VICE World News が、2月25日、ダライ・ラマのかつての住居であり、中国に対するチベットの抵抗の象徴として知られるチベットの首都・ラサの "ポタラ宮" 前にて、中国で非常に人気があったチベット自治区生まれのポップスターで、中国のチベット同化政策のポスターにも採用されていた Tsewang Norbu(シュワン・ノルブ)が、何百人もの人々を前に「フリー・チベット」と叫び焼身自殺を遂げたと Radio Free Asia 等の各メディアが報じている、と伝えている。
 

中国でも人気のポップスターの死、しかし中国当局による検閲・情報規制でニュースがなかなか公表されず……

Tsewang Norb の従兄弟で亡命中のチベット議会元議員 Ngawang Tharpa は先日、Tsewang Norbu の死亡事故を発表したものの「彼の死についての詳細はまだ不明である」と述べていたが、後に、重度の火傷を負った Tsewang Norbu は数日後に亡くなったとの情報も報じられている。Tsewang Norbu が自らに火を放った後、中国人のセキュリティが彼を連れ去ったとのことだが、中国当局による情報規制や検閲により自殺の発表まで一週間以上、死亡の確認まで三週間以上が掛かったとも言われている。

資料:
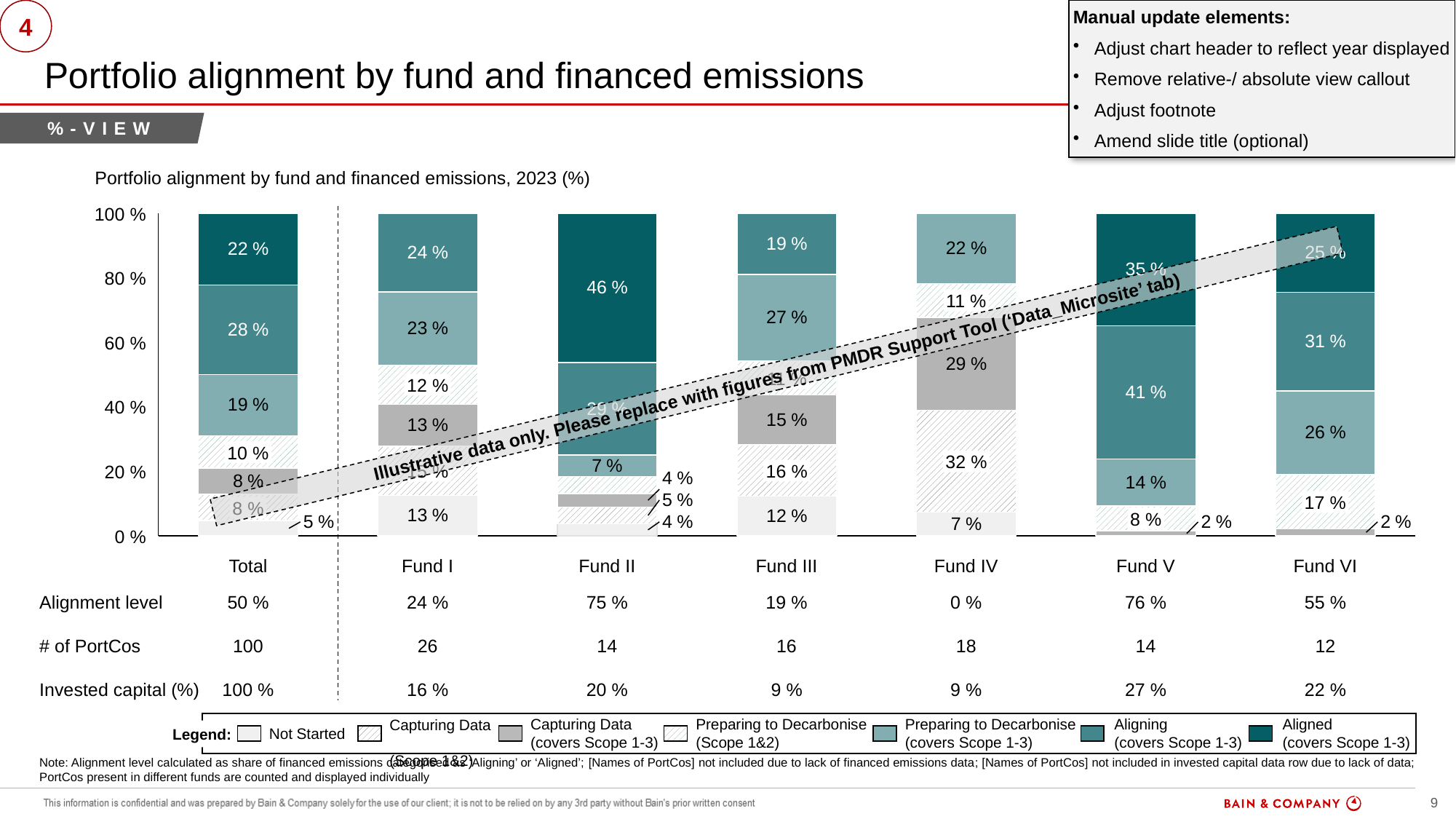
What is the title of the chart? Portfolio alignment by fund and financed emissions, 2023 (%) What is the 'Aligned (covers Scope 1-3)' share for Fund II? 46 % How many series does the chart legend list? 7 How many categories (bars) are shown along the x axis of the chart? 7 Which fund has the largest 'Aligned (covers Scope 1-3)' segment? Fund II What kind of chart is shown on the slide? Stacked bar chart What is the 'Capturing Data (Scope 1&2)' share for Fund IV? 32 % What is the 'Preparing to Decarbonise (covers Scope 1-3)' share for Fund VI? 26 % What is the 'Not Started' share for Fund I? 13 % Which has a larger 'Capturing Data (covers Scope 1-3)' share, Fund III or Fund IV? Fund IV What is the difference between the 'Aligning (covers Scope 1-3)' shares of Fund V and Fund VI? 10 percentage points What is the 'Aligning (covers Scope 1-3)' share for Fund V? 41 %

課題 A: 焼身自殺の報道記事に名前が出てくる人物を、すべて挙げてください。
課題 B: 焼身自殺の報道記事のうち、「VICE World News」から始まり「Free Asia 等の各メディアが報じている、と伝えている。」で終わる部分を、一字一句違えずに書き写してください。
課題 C: 焼身自殺の報道記事を、最後の文の後から書き継いでください。
資料は焼身自殺の報道記事とは関係がありません。

解答欄 A: ダライ・ラマ、Tsewang Norbu(シュワン・ノルブ)、Ngawang Tharpa

解答欄 B:
VICE World News が、2月25日、ダライ・ラマのかつての住居であり、中国に対するチベットの抵抗の象徴として知られるチベットの首都・ラサの "ポタラ宮" 前にて、中国で非常に人気があったチベット自治区生まれのポップスターで、中国のチベット同化政策のポスターにも採用されていた Tsewang Norbu(シュワン・ノルブ)が、何百人もの人々を前に「フリー・チベット」と叫び焼身自殺を遂げたと Radio Free Asia 等の各メディアが報じている、と伝えている。

解答欄 C:
ポタラ宮

中国国内におけるネット上での Tsewang Norbu の死についての情報は、州の検閲官によって削除されているという。23年前に中国から亡命した、アメリカを拠点とするジャーナリストでチベット人の作家である Tsering Kyi は「ある意味で、Tsewang Norbu は物理的にもオンラインの世界でも姿を消した」と述べている。彼女は、中国当局はこれまでのところ、Tsewang Norbu に関する情報を「リークした」として、2人のチベット人を逮捕したと付け加えている。
 

中国による強引な "同化政策" に反対し、多くの僧侶が焼身自殺してきた歴史

チベットは、1951年以来中国に占領されており、中国人はチベット人を解放していると主張しているが、2008年以降、多数の僧侶が抗議して焼身自殺を図っている。世界的なチベット擁護団体であるチベット国際キャンペーン(ICT)は、2009年以降、少なくとも158人という多数の抗議者が焼身自殺している

チベットにおける中国の同化政策は、チベットの農民を抑圧的な神権政治から "平和的に解放" していると主張し、彼らの文化や言語、教育等のアイデンティティを中国のシステムに置き換えようとするものである。

しかし、抗議的行為としての焼身自殺の歴史の中で、Tsewang Norbu の死は例外として際立っている。彼は宗教の自由を求める僧侶ではなく、彼の音楽のジャンルはポップ・ミュージックで明からさまに政治的ではなかった上、彼はスターダムへの道を順調に歩んでおり、実際のところ、彼の両親は中国国家に従順であったとのことだ。
 

親中派の両親、中国での人気も高くキャリアも順調だった中での、ポップスターによる中国への抗議の焼身自殺

Tsering Kyi は Tsewang Norbu について「若いチベット人のための Justin Beiber(ジャスティン・ビーバー)」と呼んでおり、魅力的な新進気鋭の音楽キャリアを持つ25歳の Tsewang Norbu は、Weibo で 50万人以上のフォロワーを保持していた。彼は中国で人気のリアリティ・ショーで注目を集めており、また時折有名な英語の歌のカバーもリリースしていた。チベットの首都・ラサでは、ホテル、レストラン、市場・タクシーの車内と、どこででも彼の歌を耳にすることができるくらいの人気を誇っていたという。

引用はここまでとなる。